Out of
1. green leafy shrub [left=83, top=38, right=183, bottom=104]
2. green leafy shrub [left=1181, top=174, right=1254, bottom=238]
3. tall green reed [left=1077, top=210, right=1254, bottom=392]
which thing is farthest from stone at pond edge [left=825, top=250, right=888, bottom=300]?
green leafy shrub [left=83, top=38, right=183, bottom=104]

-------------------------

Goal:
Quote every line of the records above word for word.

Answer to the problem:
Out of
1. green leafy shrub [left=83, top=38, right=183, bottom=104]
2. green leafy shrub [left=1181, top=174, right=1254, bottom=238]
3. tall green reed [left=1077, top=210, right=1254, bottom=392]
which thing is farthest from stone at pond edge [left=825, top=250, right=888, bottom=300]?
green leafy shrub [left=83, top=38, right=183, bottom=104]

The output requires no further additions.